# Compaq Presario laptop crashes [solved]

## csteeves

I've just installed Gentoo onto an AMD Athlon 64 X2 Compaq Presario F730 with nVidia C51 / MCP51 components.  I have frequent hard crashes requiring poweroff unless I boot with the noapic option, which isn't a good solution.  Other grub options have been of no help.  After plenty of googling, it appears that the cause of this is a buggy DSDT - they seem to cause all manner of ACPI problems, and Compaq is particularly notorious for such things.  Is there a non-buggy DSDT which will function with this hardware?  If I can find such a thing, is Eric Piel's initrd patch the way to implement the fix?  Is there a better way in Gentoo to handle this?  I'm using the 2.6.19 kernel; will upgrading to 2.6.22 be of any help?

Thanks in advance for any suggestions / advice.

CraigLast edited by csteeves on Sat Oct 13, 2007 4:08 pm; edited 1 time in total

----------

## skunk

see this

----------

## csteeves

 *skunk wrote:*   

> see this

 

Yes, thank you.  I've read this HOWTO and it is excellent.  But I'm not convinced that I am capable of doing the necessary programming to fix the DSDT and am hoping that someone else already has a fixed version.  I haven't found one on the repositories yet.

Craig

----------

## skunk

well... at least try it...

you can always post your dsdt errors on the forums and get help...

----------

## csteeves

 *skunk wrote:*   

> well... at least try it...
> 
> you can always post your dsdt errors on the forums and get help...

 

Heh!  True - I'll see how brave I feel tomorrow morning.

----------

## csteeves

As I posted above, I've just installed Gentoo kernel 2.6.19 onto a Compaq Presario F730 laptop, which has an Athlon 64 X2 and nVidia components.  Running the kernel from the minimal install CD works fine: the system is completely stable.  When I switch to the installed kernel, though, things go haywire.  I can replicate crashes in three situations:

1.  Scrolling through text in console mode (ie dmesg | less, for example, though emerge --sync did it as well).

2.  Automatically switching to a windows manager at boot; boot proceeds properly up to loading gdm and starting local, then fails to a black screen.

3.  Starting ntp-client from anywhere but the default runlevel at boot.

All three of these crashes are hard, with no solution but power off, and no record of errors in dmesg or /var/log/.

However, if I boot using the noapic switch in grub, none of these problems occur.  Unfortunately, using this switch disables one of the dual core processors, and is hence not ideal.
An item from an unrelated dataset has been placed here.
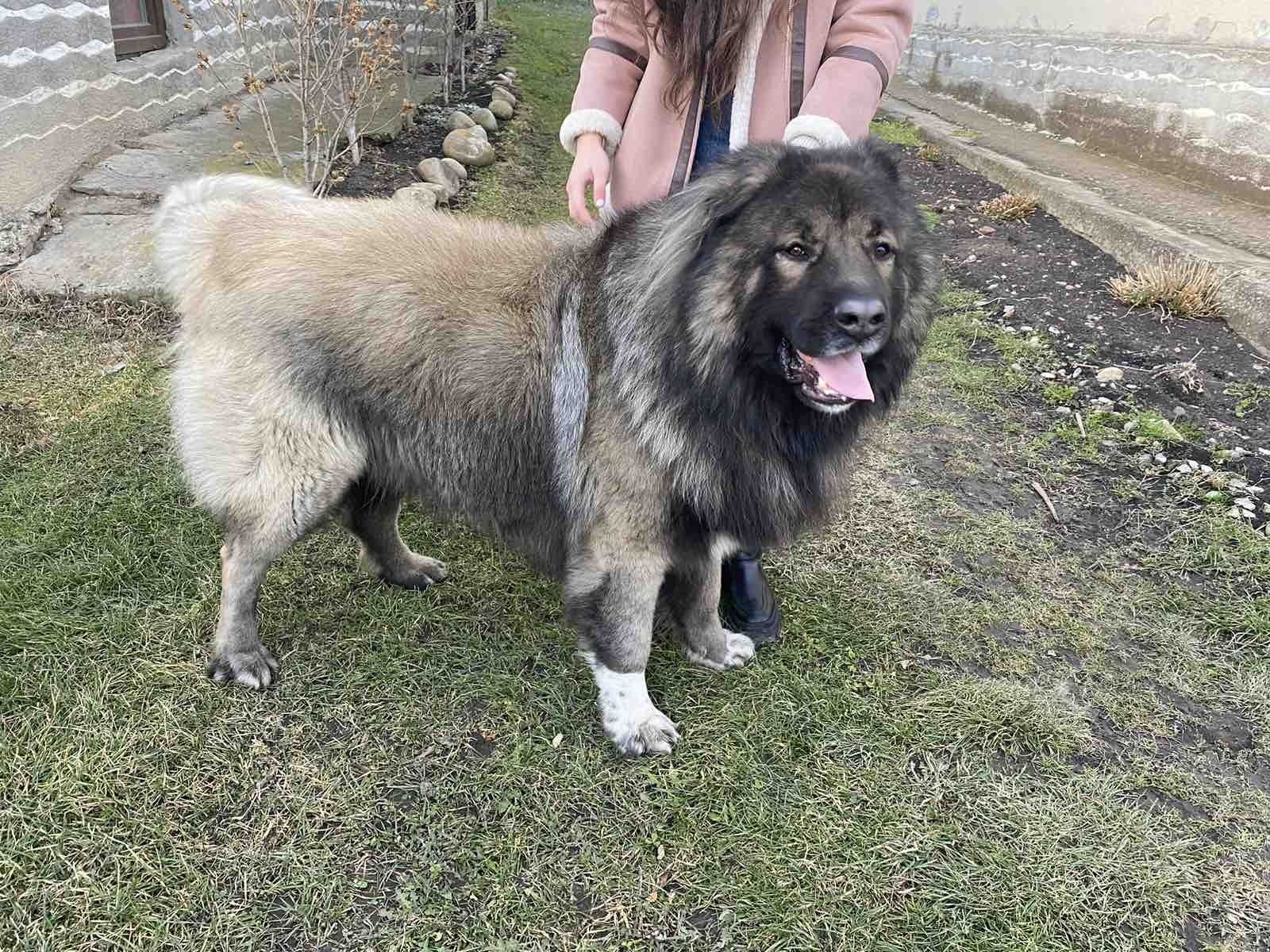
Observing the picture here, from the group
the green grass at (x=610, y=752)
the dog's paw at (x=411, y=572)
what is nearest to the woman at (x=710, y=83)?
the green grass at (x=610, y=752)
There appear to be several problems, either linked or not, explained well in:

http://facorread.150m.com/gentoohp.html

Also , the ACPI DSDT is buggy; this HOWTO explains:

http://gentoo-wiki.com/HOWTO_Fix_Common_ACPI_Problems

The problems, in eventual order of importance, were:

1.  Real time clock issues

2.  nVidia graphics driver issues

3.  DSDT / ACPI issues

For the purposes of getting everything working, I set the noapic switch at boot and ran on one processor.  This at least allowed me to compile and debug.

The real time clock problems can be resolved, at least well enough to make the system stable, by disabling the RTC options in the kernel and using ntp to set the system time at startup, see:

http://gentoo-wiki.com/HOWTO_NTP

The ACPI / DSDT issues may have been a bit of a red herring: with the noapic switch set, I was getting dmesg warnings about IRQ 7, (temperature sensor related, I think, but possibly also clock related) which was being ignored and disabled.  My theory was that with noapic set, the interrupt had no meaning, but without the noapic switch set, an interrupt process was started which disabled the system.  Solving this might have required debugging the DSDT, which I didn't relish.

However, it turns out that upgrading the nVidia drivers was the necessary trick; see:

http://gentoo-wiki.com/HOWTO_nVidia_Drivers

I have the latest versions compiled with USE flag acpi set.  Once the nVidia drivers were installed, I removed the noapic switch from the grub boot line, and replaced it with:

```
irqpoll no_timer_check acpi_osi=!Linux pci=useirqmask pci=routeirq acpi_sci=level
```

(thanks DaggyStyle) although acpi_osi=!Linux and pci=useirqmask end up being flagged as having no meaning.  After fiddling a bit to get xorg.conf configured properly, the system now boots directly to the gdm login screen.  Success.  [edit:  There is some suggestion that this configuration will cause problems if one doesn't boot directly into a windows manager ie uses a text console.  I have not tried the text console yet so do not know, but beware.]

Thanks to those who provided helpful advice with this.